The original MotE soundtrack, a collaborative effort engineered by G. Wayne Thomas, is on its own a remarkable piece of work. And as a soundtrack, it’s almost universally recognised as being one of the best of any surf movie, either of its time, or any time since. Thomas brought together some of the most talented Australian musicians and bands of the day to produce a soundtrack without peer. Until now. The soundtrack for Spirit of Akasha is a monumental achievement. I cannot emphasise this enough. It’s awesome. I haven’t heard new music this good in a very, very long time.

Not only have the producers reprised the original MotE score, but in bringing together an eclectic and equally talented mob of contemporary artists, musicians and surfers to work on the tribute soundtrack, they have brought to light a work of staggering quality.
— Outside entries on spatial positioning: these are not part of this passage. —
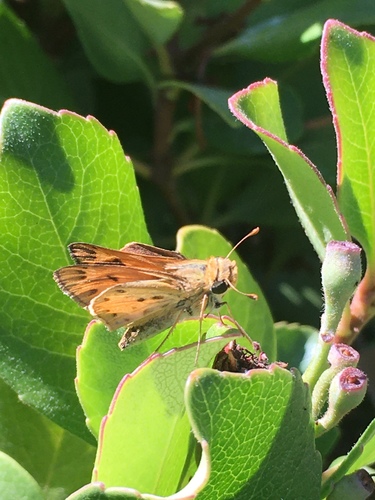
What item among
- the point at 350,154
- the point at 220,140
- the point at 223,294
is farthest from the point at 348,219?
the point at 220,140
It switches effortlessly from uplifting, to achingly poignant then, in the case of the reworked ‘Awake’ by the Goons of Doom, to right up there an inch from your nose. It recaptures the essence of MotE perfectly and then adds whole new chapters to its legacy. If the film perhaps missed the mark by itself, the album hits it smack bang in the bullseye, then splits the arrow with the second shot. And Tom Curren - who knew? Is there anything he can’t do? His rendition of Sure Feels Good, performed by Brian Cadd on the original MotE soundtrack, just drags you to your feet and demands that you dance. And it takes a lot to get me dancing, let me tell you. Others must have noticed this talent in him before now, he’s on the soundtrack after all, but for me it came as somewhat of a revelation.
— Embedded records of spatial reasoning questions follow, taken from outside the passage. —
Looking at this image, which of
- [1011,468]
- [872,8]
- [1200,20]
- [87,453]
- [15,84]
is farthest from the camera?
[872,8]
It’s when the soundtrack and film, along with the other artefacts produced as part of this project, are examined together that you start to get a feel for what Kidman was aiming for. Like his previous productions, this was never supposed to be just a film. It’s a collaboration spanning borders, time, creative practices, and media. And when it’s considered in this context, Spirit of Akasha is a work of considerable cultural importance. Its mix of print (the book Single, based on the Gilmore/Parmenter segment, as well as the books that accompany the albums), audio and film, as well as the online content via the website and Facebook page, make this a project of epic scope and proportion. It’s a very modern product that provides new insight into some very old and highly contested ideas, which humankind has been grappling with for millennia and continues to do so today. It might not provide us with too many answers, but I don’t think that was the point of the exercise. Instead, it gives our enquiring minds fuel to keep searching, to push beyond the material for a higher truth that’s hidden somewhere around the next corner, or at the back of the next barrel.